### PASSAGE TO READ
Human nature, by the very fact that it was assumed, not absorbed, in him [Christ], has been raised in us to a dignity beyond compare. For, by his incarnation, he, the Son of God, has in a certain way united himself with each man. (Gaudium et Spes, no. 22)

John Paul repeated this in his first encyclical, and indeed has made it the central theme of his doctrine. Let us listen to some other texts of John Paul. He speaks about the pan-christian ecumenical day of Assisi (October 27, 1986) and says that:

Such a day seemed to express, in a visible manner, the hidden but radical unity which the Word has established among men and women of this world... the fact of having come together at Assisi is like a sign of the profound unity of those who seek spiritual values in religion... The Council has made a connection between the identity of the Church and the unity of the human race. (Lumen Gentium 1 and 9; Gaudium et Spes, 42)

### WHAT TO DO
• 1. In the passage on the Incarnation and human unity, why does the opening quotation say human nature has been raised in us to a dignity beyond compare? Answer in one to three sentences.
• 2. Pick up the passage on the Incarnation and human unity after its last sentence and continue it.

### DATA UNDER STUDY
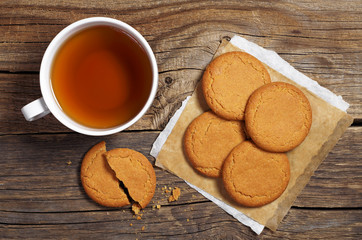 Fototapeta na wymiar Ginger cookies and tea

--

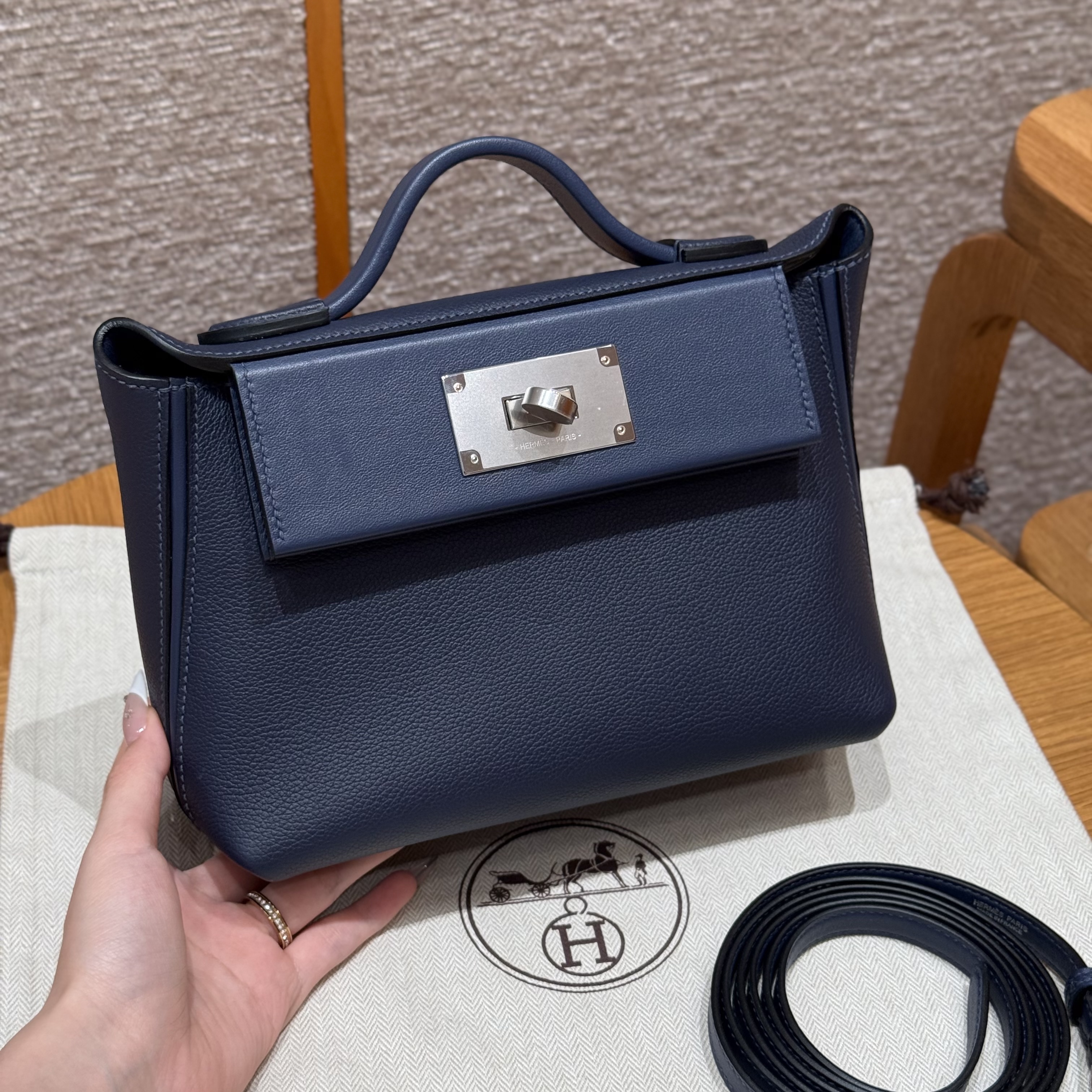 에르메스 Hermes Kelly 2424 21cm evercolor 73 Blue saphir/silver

### OUTPUTS BY TASK
• 1. Human nature was raised to that dignity because it was assumed, not absorbed, in Christ. By his incarnation, the Son of God has in a certain way united himself with each man.

• 2.
Therefore every man, inasmuch as he is united to the Word by virtue of His Incarnation only, is a member of the Church of Christ. The Church of Christ is nothing else than the whole human race without any exception. In the same speech, he continues this theme by explaining that the divine order of things is the unity of all men who seek religious values. The differences of faith and morals which exist among the various religions are the effect of human beings who have corrupted the divine order. Thus the goal, for John Paul, is to make religious differences disappear, and make the divine order — that is the pantheistic order — prevail. Let us cite his speech:

Religious differences reveal themselves as pertaining to another order. If the order of unity is divine, the religious differences are a human doing and must be overcome in the process towards the realization of the grandiose design of unity which presides over creation. It is possible that men not be conscious of their radical unity of origin and of their insertion in the very same divine plan. But despite such divisions, they are included in the grand and single design of God in Jesus Christ, who united himself in a certain way with every man (Gaudium et Spes, 22) even if he is not conscious of it.

      From these words we perceive the apostasy of John Paul: all men belong to a pantheistic Christ who is united to each man, whether he knows it or not, by virtue of his Incarnation. Listen again to John Paul II:

To this catholic unity of the people of God all men are called, to this unity belong, in diverse forms, the catholic faithful and those who look with faith towards Christ and finally all men without exception.

      These words of John Paul give us the key to understanding the enigma of this man: on the one hand to profess the truths of the Catholic Faith, to recite the Catholic Credo, but on the other hand to profess at the same time a complete repudiation of the Faith by abominable acts against the First Commandment.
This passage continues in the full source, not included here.